Bentrokan di perbatasan Thailand-Kamboja terus berlanjut sementara 500,000 orang mengungsi.

ByJennifer Lopez

Desember 10, 2025
Bentrokan di perbatasan Thailand-Kamboja terus berlanjut sementara 500,000 orang mengungsi.

Pertarungan antara Thailand dan Kamboja Konflik telah berlanjut hingga hari ketiga berturut-turut, dengan penembakan lintas perbatasan dan serangan udara memaksa lebih dari setengah juta warga sipil mengungsi dari rumah mereka, menurut pejabat dari kedua negara.

Pada hari Rabu, pihak berwenang di Bangkok dan Phnom Penh saling tuding mengenai siapa yang kembali memicu kekerasan, yang telah menewaskan sedikitnya 13 tentara dan warga sipil minggu ini.
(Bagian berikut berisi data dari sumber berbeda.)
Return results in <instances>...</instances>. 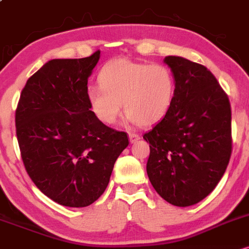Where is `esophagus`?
<instances>
[{
	"label": "esophagus",
	"instance_id": "esophagus-1",
	"mask_svg": "<svg viewBox=\"0 0 249 249\" xmlns=\"http://www.w3.org/2000/svg\"><path fill=\"white\" fill-rule=\"evenodd\" d=\"M138 140H140V135L139 134H135V133H129V141L134 143V142H136Z\"/></svg>",
	"mask_w": 249,
	"mask_h": 249
}]
</instances>
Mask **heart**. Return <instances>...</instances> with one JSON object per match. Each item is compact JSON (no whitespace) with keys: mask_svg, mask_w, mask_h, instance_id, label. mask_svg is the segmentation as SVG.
<instances>
[{"mask_svg":"<svg viewBox=\"0 0 249 249\" xmlns=\"http://www.w3.org/2000/svg\"><path fill=\"white\" fill-rule=\"evenodd\" d=\"M100 86H89L87 100L94 115L115 124L122 109L140 125L154 124L167 114L175 95V77L167 66L117 58L100 71Z\"/></svg>","mask_w":249,"mask_h":249,"instance_id":"1","label":"heart"}]
</instances>
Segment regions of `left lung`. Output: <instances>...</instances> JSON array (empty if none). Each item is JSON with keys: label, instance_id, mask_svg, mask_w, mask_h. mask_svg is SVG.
<instances>
[{"label": "left lung", "instance_id": "obj_1", "mask_svg": "<svg viewBox=\"0 0 249 249\" xmlns=\"http://www.w3.org/2000/svg\"><path fill=\"white\" fill-rule=\"evenodd\" d=\"M175 77L169 110L143 135L149 142L147 174L158 194L178 207L213 192L231 154V110L227 94L205 66L167 56Z\"/></svg>", "mask_w": 249, "mask_h": 249}]
</instances>
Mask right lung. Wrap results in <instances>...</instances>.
I'll use <instances>...</instances> for the list:
<instances>
[{
    "label": "right lung",
    "instance_id": "right-lung-1",
    "mask_svg": "<svg viewBox=\"0 0 249 249\" xmlns=\"http://www.w3.org/2000/svg\"><path fill=\"white\" fill-rule=\"evenodd\" d=\"M100 50L56 58L28 79L15 124L28 175L44 195L67 207H87L103 194L127 133L102 124L87 100Z\"/></svg>",
    "mask_w": 249,
    "mask_h": 249
}]
</instances>
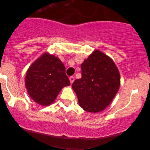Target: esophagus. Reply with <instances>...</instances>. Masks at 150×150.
<instances>
[{"label":"esophagus","instance_id":"1","mask_svg":"<svg viewBox=\"0 0 150 150\" xmlns=\"http://www.w3.org/2000/svg\"><path fill=\"white\" fill-rule=\"evenodd\" d=\"M69 79H70V82H71V83L72 84L73 83H74V76H70V78H69Z\"/></svg>","mask_w":150,"mask_h":150}]
</instances>
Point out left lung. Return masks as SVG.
Masks as SVG:
<instances>
[{
  "mask_svg": "<svg viewBox=\"0 0 150 150\" xmlns=\"http://www.w3.org/2000/svg\"><path fill=\"white\" fill-rule=\"evenodd\" d=\"M82 77L73 83L79 106L84 110H104L116 96L120 74L114 62L102 52L95 51L81 64Z\"/></svg>",
  "mask_w": 150,
  "mask_h": 150,
  "instance_id": "obj_1",
  "label": "left lung"
}]
</instances>
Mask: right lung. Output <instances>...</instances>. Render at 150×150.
I'll list each match as a JSON object with an SVG mask.
<instances>
[{"instance_id":"add662e5","label":"right lung","mask_w":150,"mask_h":150,"mask_svg":"<svg viewBox=\"0 0 150 150\" xmlns=\"http://www.w3.org/2000/svg\"><path fill=\"white\" fill-rule=\"evenodd\" d=\"M71 83L62 61L45 52L30 66L25 76V87L36 103L48 106L55 100L64 86Z\"/></svg>"}]
</instances>
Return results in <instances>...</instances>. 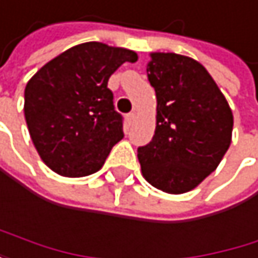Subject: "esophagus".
I'll return each instance as SVG.
<instances>
[{"instance_id":"34e87169","label":"esophagus","mask_w":258,"mask_h":258,"mask_svg":"<svg viewBox=\"0 0 258 258\" xmlns=\"http://www.w3.org/2000/svg\"><path fill=\"white\" fill-rule=\"evenodd\" d=\"M134 120H135V114H134V112H131V114H127V115H126V121H127L129 124H132V123H134Z\"/></svg>"}]
</instances>
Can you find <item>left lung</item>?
<instances>
[{"mask_svg": "<svg viewBox=\"0 0 258 258\" xmlns=\"http://www.w3.org/2000/svg\"><path fill=\"white\" fill-rule=\"evenodd\" d=\"M147 79L156 94L152 141L138 147L144 179L181 195L214 172L231 144L233 112L198 60L176 53H150Z\"/></svg>", "mask_w": 258, "mask_h": 258, "instance_id": "1", "label": "left lung"}]
</instances>
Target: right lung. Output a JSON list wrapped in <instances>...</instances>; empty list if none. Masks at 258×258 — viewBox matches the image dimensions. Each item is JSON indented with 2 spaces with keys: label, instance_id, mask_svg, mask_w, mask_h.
I'll return each mask as SVG.
<instances>
[{
  "label": "right lung",
  "instance_id": "add662e5",
  "mask_svg": "<svg viewBox=\"0 0 258 258\" xmlns=\"http://www.w3.org/2000/svg\"><path fill=\"white\" fill-rule=\"evenodd\" d=\"M132 50L85 42L47 62L25 86L24 115L41 159L57 175L82 178L99 172L124 137L109 77Z\"/></svg>",
  "mask_w": 258,
  "mask_h": 258
}]
</instances>
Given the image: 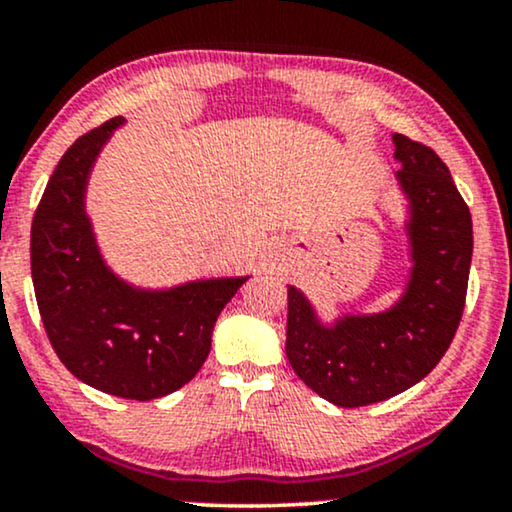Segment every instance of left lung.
<instances>
[{"instance_id": "1", "label": "left lung", "mask_w": 512, "mask_h": 512, "mask_svg": "<svg viewBox=\"0 0 512 512\" xmlns=\"http://www.w3.org/2000/svg\"><path fill=\"white\" fill-rule=\"evenodd\" d=\"M394 174L406 198L411 271L385 312L323 323L288 286L286 354L309 390L342 409L409 390L439 364L461 323L472 260V217L449 167L432 148L394 134Z\"/></svg>"}]
</instances>
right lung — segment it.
Segmentation results:
<instances>
[{"label": "right lung", "mask_w": 512, "mask_h": 512, "mask_svg": "<svg viewBox=\"0 0 512 512\" xmlns=\"http://www.w3.org/2000/svg\"><path fill=\"white\" fill-rule=\"evenodd\" d=\"M125 118L92 129L63 153L32 217L30 267L44 331L77 380L113 397L148 401L184 387L210 354L224 304L250 276L137 288L103 260L87 184Z\"/></svg>", "instance_id": "1"}]
</instances>
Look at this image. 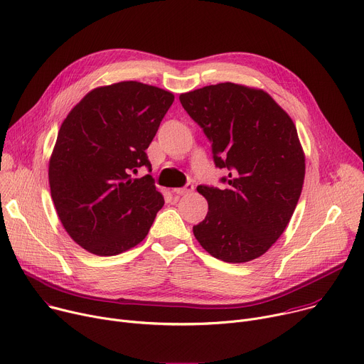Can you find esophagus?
I'll return each mask as SVG.
<instances>
[{
    "mask_svg": "<svg viewBox=\"0 0 364 364\" xmlns=\"http://www.w3.org/2000/svg\"><path fill=\"white\" fill-rule=\"evenodd\" d=\"M194 190V186L193 184H186L184 187H180V188H174L173 191L176 193V194H180V196H184V194H188V193H191Z\"/></svg>",
    "mask_w": 364,
    "mask_h": 364,
    "instance_id": "34e87169",
    "label": "esophagus"
}]
</instances>
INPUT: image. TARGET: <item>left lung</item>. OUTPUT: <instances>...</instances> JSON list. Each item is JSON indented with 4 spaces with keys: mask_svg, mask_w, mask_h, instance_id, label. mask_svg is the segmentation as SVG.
<instances>
[{
    "mask_svg": "<svg viewBox=\"0 0 364 364\" xmlns=\"http://www.w3.org/2000/svg\"><path fill=\"white\" fill-rule=\"evenodd\" d=\"M229 174L225 188L199 186L209 210L193 234L215 258L247 262L280 238L305 180V154L290 116L266 91L220 82L180 94Z\"/></svg>",
    "mask_w": 364,
    "mask_h": 364,
    "instance_id": "left-lung-1",
    "label": "left lung"
}]
</instances>
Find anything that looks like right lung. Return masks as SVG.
<instances>
[{
    "instance_id": "obj_1",
    "label": "right lung",
    "mask_w": 364,
    "mask_h": 364,
    "mask_svg": "<svg viewBox=\"0 0 364 364\" xmlns=\"http://www.w3.org/2000/svg\"><path fill=\"white\" fill-rule=\"evenodd\" d=\"M174 94L138 81L91 90L60 124L49 159L50 196L62 226L84 250L109 257L138 245L164 197L146 149Z\"/></svg>"
}]
</instances>
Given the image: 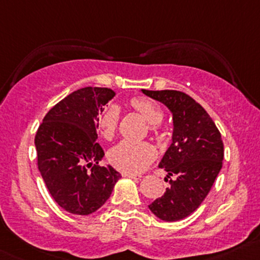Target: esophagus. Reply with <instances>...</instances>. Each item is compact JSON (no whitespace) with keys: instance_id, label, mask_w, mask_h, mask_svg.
I'll return each mask as SVG.
<instances>
[{"instance_id":"1","label":"esophagus","mask_w":260,"mask_h":260,"mask_svg":"<svg viewBox=\"0 0 260 260\" xmlns=\"http://www.w3.org/2000/svg\"><path fill=\"white\" fill-rule=\"evenodd\" d=\"M123 176L129 177V179H133V180H141L142 175H140V174H129V172H123Z\"/></svg>"}]
</instances>
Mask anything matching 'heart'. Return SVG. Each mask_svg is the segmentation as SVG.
I'll return each mask as SVG.
<instances>
[{"label":"heart","mask_w":260,"mask_h":260,"mask_svg":"<svg viewBox=\"0 0 260 260\" xmlns=\"http://www.w3.org/2000/svg\"><path fill=\"white\" fill-rule=\"evenodd\" d=\"M131 106L140 112L146 118L147 122L151 124L152 132H156L158 124L164 119V112L158 104L147 98H133ZM120 111L117 104H109L102 109L96 118V124L101 135L107 140H111L117 131L119 122ZM156 157V151L149 143L138 142V141L124 140L112 148L109 153L112 164L117 169L129 174L145 171L147 167L152 164Z\"/></svg>","instance_id":"1"}]
</instances>
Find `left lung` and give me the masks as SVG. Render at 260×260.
Returning a JSON list of instances; mask_svg holds the SVG:
<instances>
[{
  "label": "left lung",
  "mask_w": 260,
  "mask_h": 260,
  "mask_svg": "<svg viewBox=\"0 0 260 260\" xmlns=\"http://www.w3.org/2000/svg\"><path fill=\"white\" fill-rule=\"evenodd\" d=\"M172 113V143L158 167L167 172L170 187L149 204V210L165 221H177L192 214L214 185L224 159L221 135L208 112L179 90H146ZM166 180V179H165Z\"/></svg>",
  "instance_id": "1"
}]
</instances>
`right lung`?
I'll list each match as a JSON object with an SVG mask.
<instances>
[{"label": "right lung", "mask_w": 260, "mask_h": 260, "mask_svg": "<svg viewBox=\"0 0 260 260\" xmlns=\"http://www.w3.org/2000/svg\"><path fill=\"white\" fill-rule=\"evenodd\" d=\"M115 95L109 88L73 91L44 117L35 136L38 166L52 199L64 210L89 215L104 205L120 174L99 166L96 118Z\"/></svg>", "instance_id": "add662e5"}]
</instances>
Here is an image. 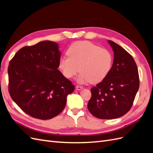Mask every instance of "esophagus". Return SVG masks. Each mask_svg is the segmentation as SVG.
<instances>
[{"mask_svg":"<svg viewBox=\"0 0 153 153\" xmlns=\"http://www.w3.org/2000/svg\"><path fill=\"white\" fill-rule=\"evenodd\" d=\"M82 89H83V87L81 86V85H76V89L77 91H80V90H81Z\"/></svg>","mask_w":153,"mask_h":153,"instance_id":"esophagus-1","label":"esophagus"}]
</instances>
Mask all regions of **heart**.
<instances>
[{"instance_id": "heart-1", "label": "heart", "mask_w": 153, "mask_h": 153, "mask_svg": "<svg viewBox=\"0 0 153 153\" xmlns=\"http://www.w3.org/2000/svg\"><path fill=\"white\" fill-rule=\"evenodd\" d=\"M68 56L59 61V67L64 76L71 78L78 71V81L97 83L108 75L112 66L113 57L110 51L101 48L89 41H79L71 45L67 50Z\"/></svg>"}]
</instances>
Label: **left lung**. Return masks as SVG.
I'll list each match as a JSON object with an SVG mask.
<instances>
[{
  "label": "left lung",
  "instance_id": "1",
  "mask_svg": "<svg viewBox=\"0 0 153 153\" xmlns=\"http://www.w3.org/2000/svg\"><path fill=\"white\" fill-rule=\"evenodd\" d=\"M114 52L108 75L91 88L88 110L101 119H116L131 109L139 88V75L131 55L121 46L108 40Z\"/></svg>",
  "mask_w": 153,
  "mask_h": 153
}]
</instances>
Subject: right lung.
I'll return each instance as SVG.
<instances>
[{
	"mask_svg": "<svg viewBox=\"0 0 153 153\" xmlns=\"http://www.w3.org/2000/svg\"><path fill=\"white\" fill-rule=\"evenodd\" d=\"M57 43L41 41L20 49L8 66L12 100L30 116L47 120L64 110L75 85L60 72Z\"/></svg>",
	"mask_w": 153,
	"mask_h": 153,
	"instance_id": "right-lung-1",
	"label": "right lung"
}]
</instances>
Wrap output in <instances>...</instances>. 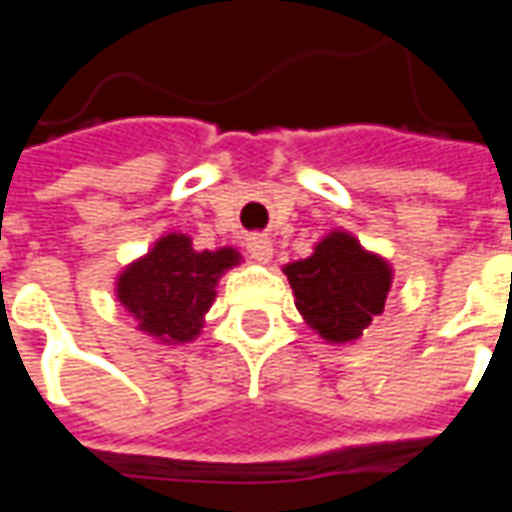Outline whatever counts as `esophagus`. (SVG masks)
Segmentation results:
<instances>
[{"label":"esophagus","instance_id":"34e87169","mask_svg":"<svg viewBox=\"0 0 512 512\" xmlns=\"http://www.w3.org/2000/svg\"><path fill=\"white\" fill-rule=\"evenodd\" d=\"M246 252L255 263H268L274 257V244L266 235H252V238H246Z\"/></svg>","mask_w":512,"mask_h":512}]
</instances>
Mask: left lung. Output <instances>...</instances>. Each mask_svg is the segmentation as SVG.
Segmentation results:
<instances>
[{
    "instance_id": "1",
    "label": "left lung",
    "mask_w": 512,
    "mask_h": 512,
    "mask_svg": "<svg viewBox=\"0 0 512 512\" xmlns=\"http://www.w3.org/2000/svg\"><path fill=\"white\" fill-rule=\"evenodd\" d=\"M296 310L329 345L356 343L384 312L392 290V263L359 244L354 233L334 227L312 246L310 257L282 266Z\"/></svg>"
}]
</instances>
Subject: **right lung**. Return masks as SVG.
Listing matches in <instances>:
<instances>
[{"mask_svg": "<svg viewBox=\"0 0 512 512\" xmlns=\"http://www.w3.org/2000/svg\"><path fill=\"white\" fill-rule=\"evenodd\" d=\"M244 257L233 246L194 249L191 235L164 233L115 279V296L136 329L161 345L197 340L219 279Z\"/></svg>", "mask_w": 512, "mask_h": 512, "instance_id": "1", "label": "right lung"}]
</instances>
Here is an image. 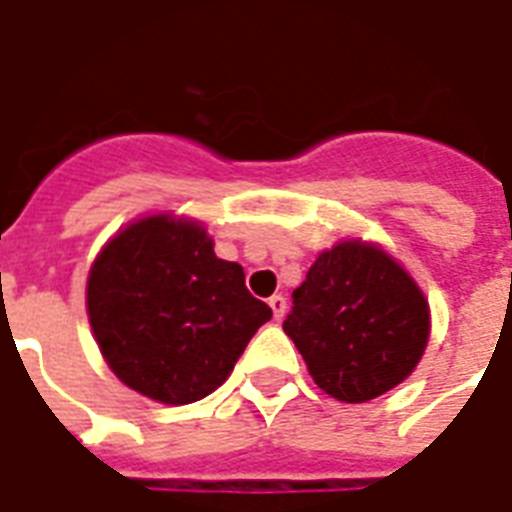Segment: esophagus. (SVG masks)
Instances as JSON below:
<instances>
[{
	"label": "esophagus",
	"mask_w": 512,
	"mask_h": 512,
	"mask_svg": "<svg viewBox=\"0 0 512 512\" xmlns=\"http://www.w3.org/2000/svg\"><path fill=\"white\" fill-rule=\"evenodd\" d=\"M268 307H271V312H274V321H282L285 318V312H288V301H285V296H271L268 299Z\"/></svg>",
	"instance_id": "obj_1"
}]
</instances>
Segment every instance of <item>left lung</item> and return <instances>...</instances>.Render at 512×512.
<instances>
[{
    "instance_id": "1",
    "label": "left lung",
    "mask_w": 512,
    "mask_h": 512,
    "mask_svg": "<svg viewBox=\"0 0 512 512\" xmlns=\"http://www.w3.org/2000/svg\"><path fill=\"white\" fill-rule=\"evenodd\" d=\"M282 329L326 395L367 403L414 373L430 337V307L395 257L348 238L315 257Z\"/></svg>"
}]
</instances>
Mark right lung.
<instances>
[{"label":"right lung","mask_w":512,"mask_h":512,"mask_svg":"<svg viewBox=\"0 0 512 512\" xmlns=\"http://www.w3.org/2000/svg\"><path fill=\"white\" fill-rule=\"evenodd\" d=\"M87 318L106 365L139 395L186 406L233 373L271 318L244 268L194 219L153 213L117 230L90 266Z\"/></svg>","instance_id":"obj_1"}]
</instances>
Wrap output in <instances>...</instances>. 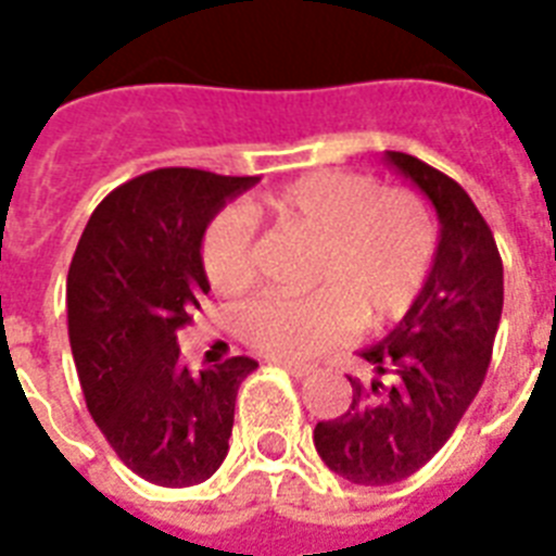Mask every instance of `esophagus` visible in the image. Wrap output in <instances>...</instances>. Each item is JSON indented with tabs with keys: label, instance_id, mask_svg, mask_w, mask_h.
Segmentation results:
<instances>
[{
	"label": "esophagus",
	"instance_id": "esophagus-1",
	"mask_svg": "<svg viewBox=\"0 0 556 556\" xmlns=\"http://www.w3.org/2000/svg\"><path fill=\"white\" fill-rule=\"evenodd\" d=\"M268 364H270V366H279V369L291 371L294 378H305V375H312V371H314V366L296 364V361H282V357H270Z\"/></svg>",
	"mask_w": 556,
	"mask_h": 556
}]
</instances>
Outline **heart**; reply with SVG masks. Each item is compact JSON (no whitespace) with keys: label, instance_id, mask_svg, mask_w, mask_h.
<instances>
[{"label":"heart","instance_id":"obj_1","mask_svg":"<svg viewBox=\"0 0 556 556\" xmlns=\"http://www.w3.org/2000/svg\"><path fill=\"white\" fill-rule=\"evenodd\" d=\"M314 242L308 294H265L239 312V331L256 352L305 361L355 326L401 320L435 265L439 225L415 190H380L357 173H312L265 192L248 207ZM201 265L222 294H242L256 277L253 225L244 210H222L201 236Z\"/></svg>","mask_w":556,"mask_h":556}]
</instances>
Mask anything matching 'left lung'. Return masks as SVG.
Listing matches in <instances>:
<instances>
[{"instance_id":"1","label":"left lung","mask_w":556,"mask_h":556,"mask_svg":"<svg viewBox=\"0 0 556 556\" xmlns=\"http://www.w3.org/2000/svg\"><path fill=\"white\" fill-rule=\"evenodd\" d=\"M387 161L432 201L441 239L421 296L361 352L371 383L349 378L346 413L314 427L323 462L355 484L401 482L444 447L488 375L505 300L496 239L462 185L406 152Z\"/></svg>"}]
</instances>
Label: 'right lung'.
I'll return each mask as SVG.
<instances>
[{"label":"right lung","mask_w":556,"mask_h":556,"mask_svg":"<svg viewBox=\"0 0 556 556\" xmlns=\"http://www.w3.org/2000/svg\"><path fill=\"white\" fill-rule=\"evenodd\" d=\"M256 176L164 167L100 201L68 268V340L91 418L129 470L161 488L216 473L253 357L192 371L178 329L210 291L201 236Z\"/></svg>","instance_id":"right-lung-1"}]
</instances>
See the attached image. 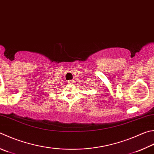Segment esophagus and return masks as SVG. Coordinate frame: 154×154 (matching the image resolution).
Returning a JSON list of instances; mask_svg holds the SVG:
<instances>
[{
	"label": "esophagus",
	"instance_id": "34e87169",
	"mask_svg": "<svg viewBox=\"0 0 154 154\" xmlns=\"http://www.w3.org/2000/svg\"><path fill=\"white\" fill-rule=\"evenodd\" d=\"M67 83H69V84H71V85H72L74 83V81L73 80H70V81H68L67 82Z\"/></svg>",
	"mask_w": 154,
	"mask_h": 154
}]
</instances>
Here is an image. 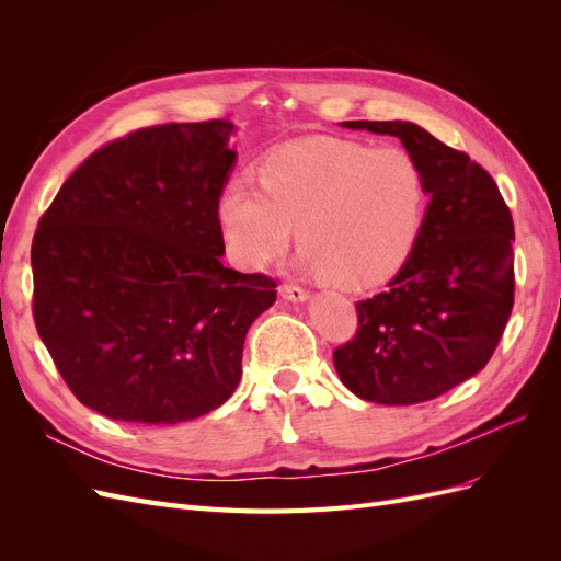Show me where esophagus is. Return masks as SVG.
Instances as JSON below:
<instances>
[{
  "label": "esophagus",
  "instance_id": "obj_1",
  "mask_svg": "<svg viewBox=\"0 0 561 561\" xmlns=\"http://www.w3.org/2000/svg\"><path fill=\"white\" fill-rule=\"evenodd\" d=\"M278 293H280V297L287 299V301H307V299H309V290H307V287L295 285V283H283V285L278 287Z\"/></svg>",
  "mask_w": 561,
  "mask_h": 561
}]
</instances>
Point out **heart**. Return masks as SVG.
Instances as JSON below:
<instances>
[{"label":"heart","instance_id":"1","mask_svg":"<svg viewBox=\"0 0 561 561\" xmlns=\"http://www.w3.org/2000/svg\"><path fill=\"white\" fill-rule=\"evenodd\" d=\"M231 178L217 201L231 254L262 268L287 250L293 227L307 268L344 287L388 280L410 257L426 213V178L410 151L342 138L285 145Z\"/></svg>","mask_w":561,"mask_h":561}]
</instances>
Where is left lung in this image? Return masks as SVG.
Masks as SVG:
<instances>
[{
	"instance_id": "left-lung-1",
	"label": "left lung",
	"mask_w": 561,
	"mask_h": 561,
	"mask_svg": "<svg viewBox=\"0 0 561 561\" xmlns=\"http://www.w3.org/2000/svg\"><path fill=\"white\" fill-rule=\"evenodd\" d=\"M396 135L419 161L431 203L410 260L388 290L355 304L358 330L334 351L348 390L416 404L489 363L515 304V227L484 168L410 122H344Z\"/></svg>"
}]
</instances>
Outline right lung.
I'll use <instances>...</instances> for the list:
<instances>
[{
  "label": "right lung",
  "mask_w": 561,
  "mask_h": 561,
  "mask_svg": "<svg viewBox=\"0 0 561 561\" xmlns=\"http://www.w3.org/2000/svg\"><path fill=\"white\" fill-rule=\"evenodd\" d=\"M233 124L116 138L65 180L32 239V316L75 398L107 419L171 426L227 402L245 332L276 280L222 266L219 192Z\"/></svg>",
  "instance_id": "add662e5"
}]
</instances>
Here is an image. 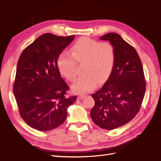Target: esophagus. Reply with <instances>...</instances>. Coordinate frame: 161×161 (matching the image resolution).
<instances>
[{
	"label": "esophagus",
	"mask_w": 161,
	"mask_h": 161,
	"mask_svg": "<svg viewBox=\"0 0 161 161\" xmlns=\"http://www.w3.org/2000/svg\"><path fill=\"white\" fill-rule=\"evenodd\" d=\"M85 97V96H83V95H80V96H79L77 97V99L78 100H82V99H83Z\"/></svg>",
	"instance_id": "obj_1"
}]
</instances>
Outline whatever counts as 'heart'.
<instances>
[{"label": "heart", "mask_w": 161, "mask_h": 161, "mask_svg": "<svg viewBox=\"0 0 161 161\" xmlns=\"http://www.w3.org/2000/svg\"><path fill=\"white\" fill-rule=\"evenodd\" d=\"M76 63L82 64L79 76L71 86L76 94H85L94 90L97 85L104 83L113 70L115 50L108 42L97 41L87 37L79 38L70 47V54L60 53L56 60L60 74L69 81L76 77Z\"/></svg>", "instance_id": "b5f03b06"}]
</instances>
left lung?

Bentrokan yang kembali terjadi telah mendorong lebih dari 500,000 orang di kedua sisi perbatasan untuk mengungsi mencari tempat aman.

Kementerian Pertahanan Thailand mengatakan dampak kemanusiaan meningkat dengan cepat. Juru bicara Surasant Kongsiri mengatakan kepada wartawan bahwa lebih dari 400,000 warga sipil telah dipindahkan ke tempat penampungan sementara di tujuh provinsi Thailand yang berbatasan dengan Kamboja.

“Evakuasi skala besar diperlukan karena warga sipil menghadapi apa yang kami nilai sebagai ancaman langsung terhadap keselamatan mereka,” kata Surasant.

Militer Thailand juga melaporkan bahwa roket yang ditembakkan dari wilayah Kamboja mendarat di dekat Rumah Sakit Phanom Dong Rak di provinsi Surin pada Rabu pagi. Insiden tersebut mendorong pasien dan staf medis untuk bergegas masuk ke bunker untuk berlindung.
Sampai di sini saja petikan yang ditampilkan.